Define a global time-varying attribute

Description

This function allows to define a global attribute of the nodeset (i.e a variable that is identical for each node but changes over time).

Usage

defineGlobalAttribute(global)

Arguments

global

a data frame containing all the values this global attribute takes along time.

Details

For instance, seasonal climate changes could be defined as a changing global attribute. Then, this global attribute can be linked to the nodeset by using linkEvents()

Value

an object of class global.goldfish

Examples

seasons <- defineGlobalAttribute(data.frame(time = 1:12, replace = 1:12))

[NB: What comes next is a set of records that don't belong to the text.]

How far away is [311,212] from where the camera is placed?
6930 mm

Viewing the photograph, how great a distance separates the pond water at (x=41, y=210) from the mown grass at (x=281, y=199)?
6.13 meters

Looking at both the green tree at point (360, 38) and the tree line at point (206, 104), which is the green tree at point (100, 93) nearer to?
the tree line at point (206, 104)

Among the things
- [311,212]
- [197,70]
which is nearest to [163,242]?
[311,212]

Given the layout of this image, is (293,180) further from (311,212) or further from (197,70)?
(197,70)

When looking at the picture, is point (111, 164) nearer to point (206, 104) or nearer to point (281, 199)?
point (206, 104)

To define the second mode of a DyNAM-i model

Description

This function create all objects necessary to the estimation of a DyNAM-i model model = "DyNAMi" from dyadic interaction records and an actor set. It first creates a nodeset for the second mode of the interaction network that will be modeled, i.e. the interaction groups set, and an event list that indicates when groups are present or not through time. It then creates a list of interaction events, between actors and groups, in which an actor either joins or leaves a group. It is decomposed in an list of dependent events (that should be modeled) and a list of exogenous events (that should not be modeled). For example when an actor leaves a group and joins her own singleton group, only the leaving event is modeled but not the joining one, and vice versa when an actor belonging to a singleton group joins another group.

Usage

defineGroups_interaction(
  records,
  actors,
  seed.randomization,
  progress = getOption("progress")
)

Arguments

records

an object of class data.frame that is a list of rows of type node A, nodeB, Start, End, where nodeA and nodeB indicate the actors involved in a dyadic interaction, and Start and End indicating the starting and ending time of their interaction.

actors

a object of class nodes.goldfish that defines the actors interacting (labels in records and actors should be identical).

seed.randomization

an integer used whenever there should be some random choice to be made.

progress

logical weather detailed information of intermediate steps should be printed in the console.

Details

It is important to notice that sometimes some random decisions have to be made regarding who joined or left a group, for example when two actors start interacting but we do not know who initiated the interaction. Tot est for the robustness of such a procedure, one can use different randomization seeds and run the model several times.

Value

a list with the following data frames

interaction.updates

containing all joining and leaving events

groups

containing the nodeset corresponding to interaction groups (the second mode of the network)

dependent.events

for the events that should be modeled

exogenous.events

that are not modeled (for example when an actor leaves a group and joins its own singleton group, only the leaving event is modeled but not the joining event)

composition.changes

that is an events list that should be attached to the groups nodeset to indicate when a group is present or not


Defining a network with dynamic events

Description

The function defines a network object either from a nodeset or from a matrix (sociomatrix or adjacency matrix). If a matrix is used as input, defineNetwork() returns a network filled with the same values as the ones present in the provided network. If the nodeset is the only argument, defineNetwork() returns an empty network with the number of columns and rows corresponding to the size of the nodeset. These networks are static, but they can be turned into dynamic networks by linking dynamic events to the network objectw using linkEvents().

Usage

defineNetwork(
  matrix = NULL,
  nodes,
  nodes2 = NULL,
  directed = TRUE,
  envir = environment()
)

Arguments

matrix

An initial matrix (optional), and object of class matrix.

nodes

A node-set (see defineNodes()).

nodes2

A second optional node-set for the definition of two-mode networks.

directed

A logical value indicating whether the network is directed.

envir

An environment object where the nodes-set objects are defined. The default value is environment().

Details

If a matrix is used as input, its dimension names must be a subset of the nodes in the nodeset as defined with the defineNodes() and the order of the labels in rows and columns must correspond to the order of node labels in the nodeset. The matrix can be directed or undirected (as specified with the directed argument).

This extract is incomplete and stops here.